Why the Plural Changes Everything
The book’s culminating argument — that the resolution of the power-versus-love debate “requires but one simple step, a move from the singular to the plural” — sounds deceptively simple. It is, in fact, the core of Hillman’s entire archetypal psychology applied to political and economic life. A monotheism of profit produces the same pathology as a monotheism of efficiency or a monotheism of heroism: it flattens the imaginal field, eliminates alternatives, and drives toward the very catastrophe it seeks to prevent.
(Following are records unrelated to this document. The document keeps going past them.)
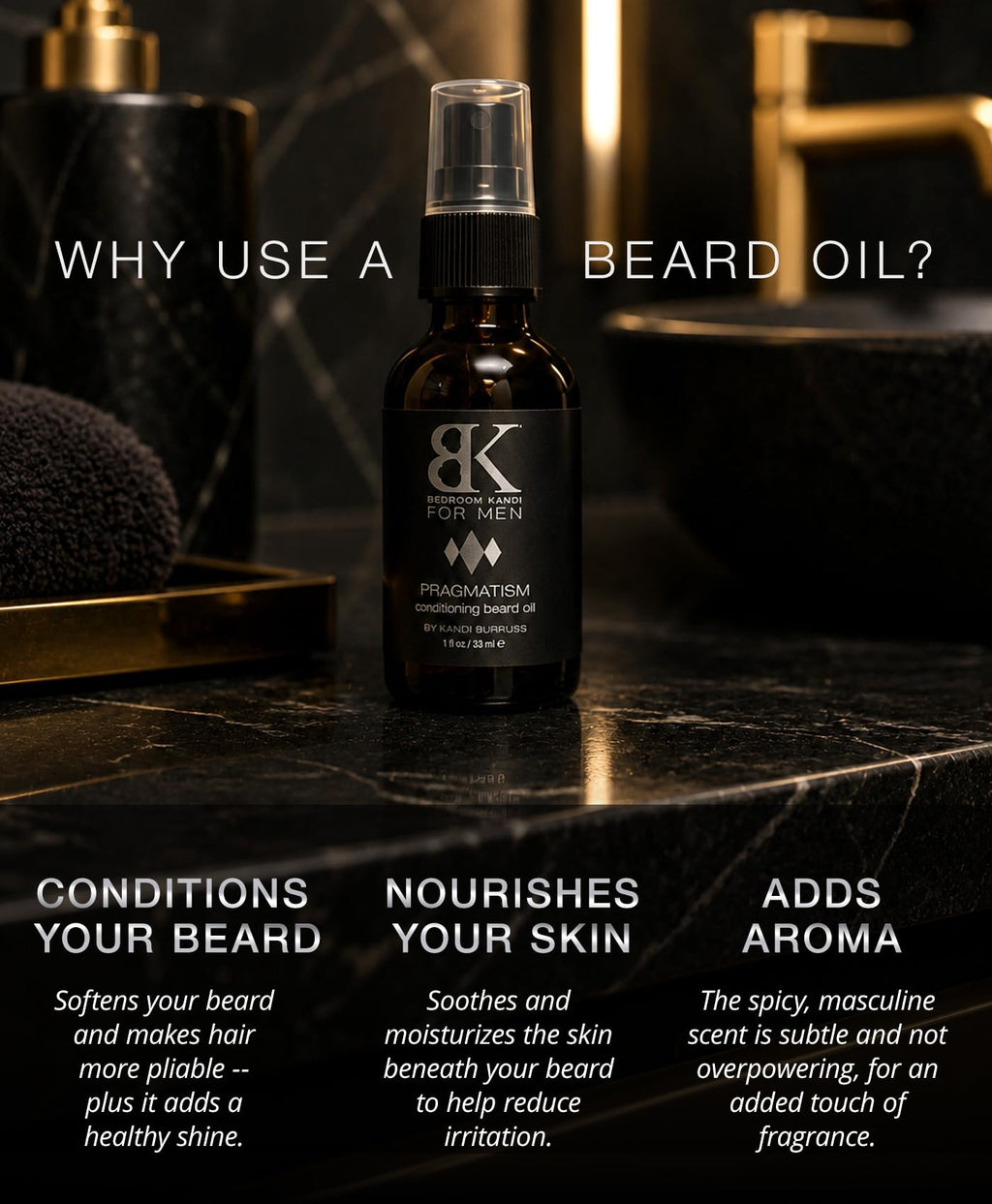 Kandi Bedroom for Men Pragmatism Beard Oil 1 Fl Oz – Ultra-Nourishing Argan & Hemp Beard Conditioner – Soft, Smooth & Controlled Finish – Warm Patchouli & Sandalwood Beard Moisturizer Burruss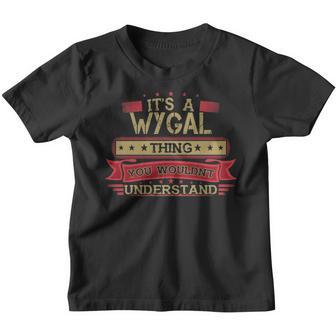 Its A Wygal Thing You Wouldnt Understand T Shirt Wygal Shirt Shirt For Wygal Youth T-shirt - Thegiftio UK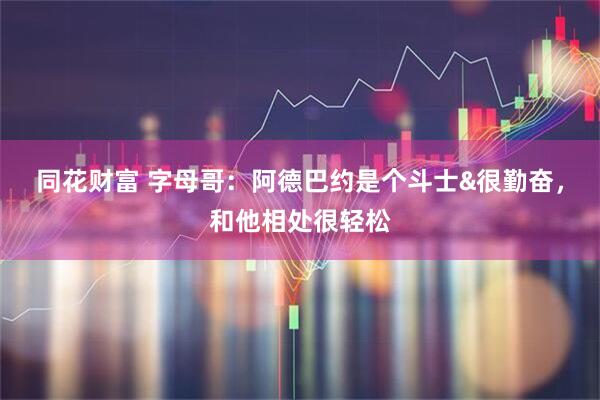 同花财富 字母哥：阿德巴约是个斗士&很勤奋，和他相处很轻松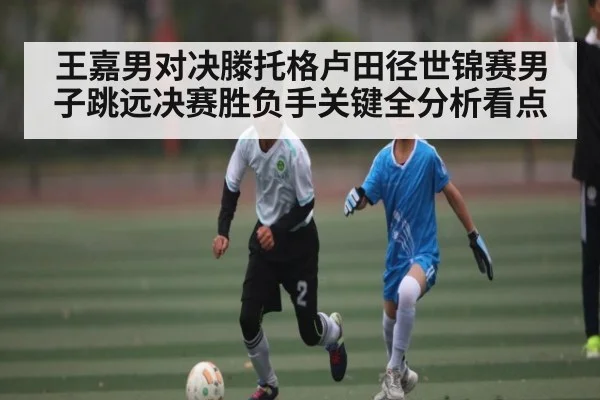 王嘉男对决滕托格卢田径世锦赛男子跳远决赛胜负手关键全分析看点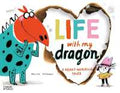 Life with My Dragon: 5 Heart-warming Tales - MPHOnline.com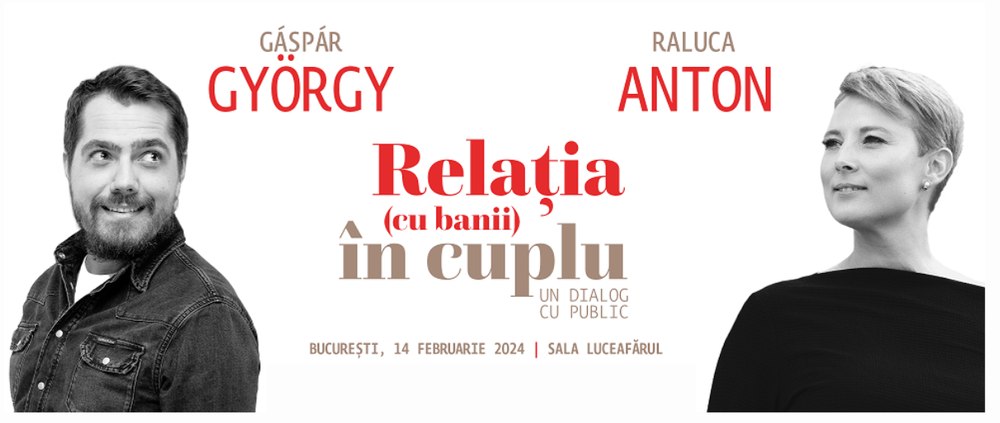Banii nu aduc fericirea, dar o întrețin. Despre  relația cu banii într-un cuplu vorbesc Gáspár György și Raluca Anton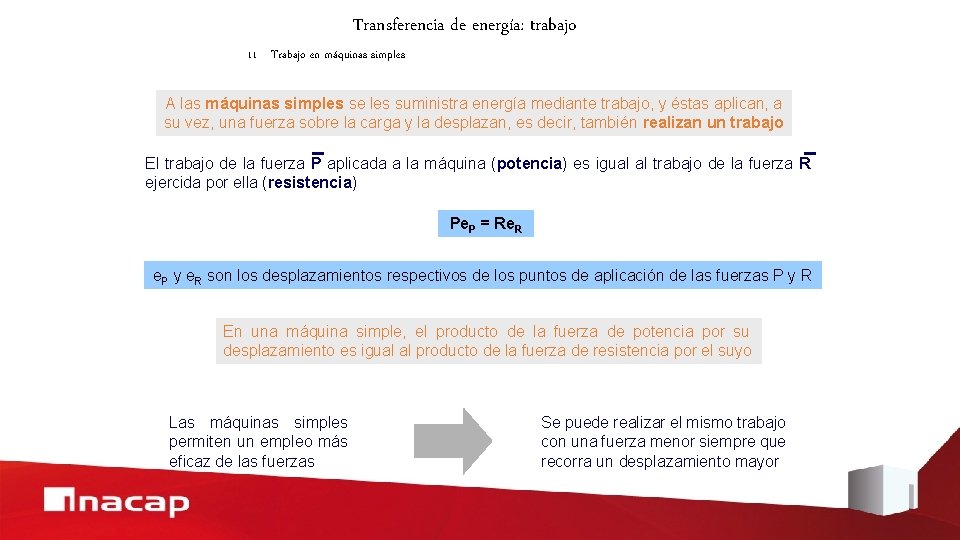 Transferencia de energía: trabajo 11 Trabajo en máquinas simples A las máquinas simples se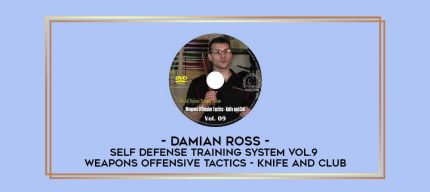Damian Ross - Self Defense Training System Vol.9 Weapons Offensive Tactics - Knife and Club Online courses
Pluralizing profit — making it accountable to beauty, to future generations, to the spirit — is not a moral correction but a psychological one, a restoration of polytheistic consciousness within the marketplace. For readers encountering depth psychology through its usual clinical or mythological portals, Kinds of Power offers something unavailable elsewhere in the tradition: a sustained demonstration that archetypal analysis applies not only to dreams, symptoms, and relationships but to the ideas that structure boardrooms, budgets, and national policy. No other work in the Hillman corpus — not Re-Visioning Psychology, not The Soul’s Code — takes the archetypal method so directly into the territory where most adults actually spend their waking lives. The book’s true audience is anyone who has felt the word “empowerment” ring hollow and suspected that the emptiness lives not in their personal psychology but in the impoverished idea of power itself.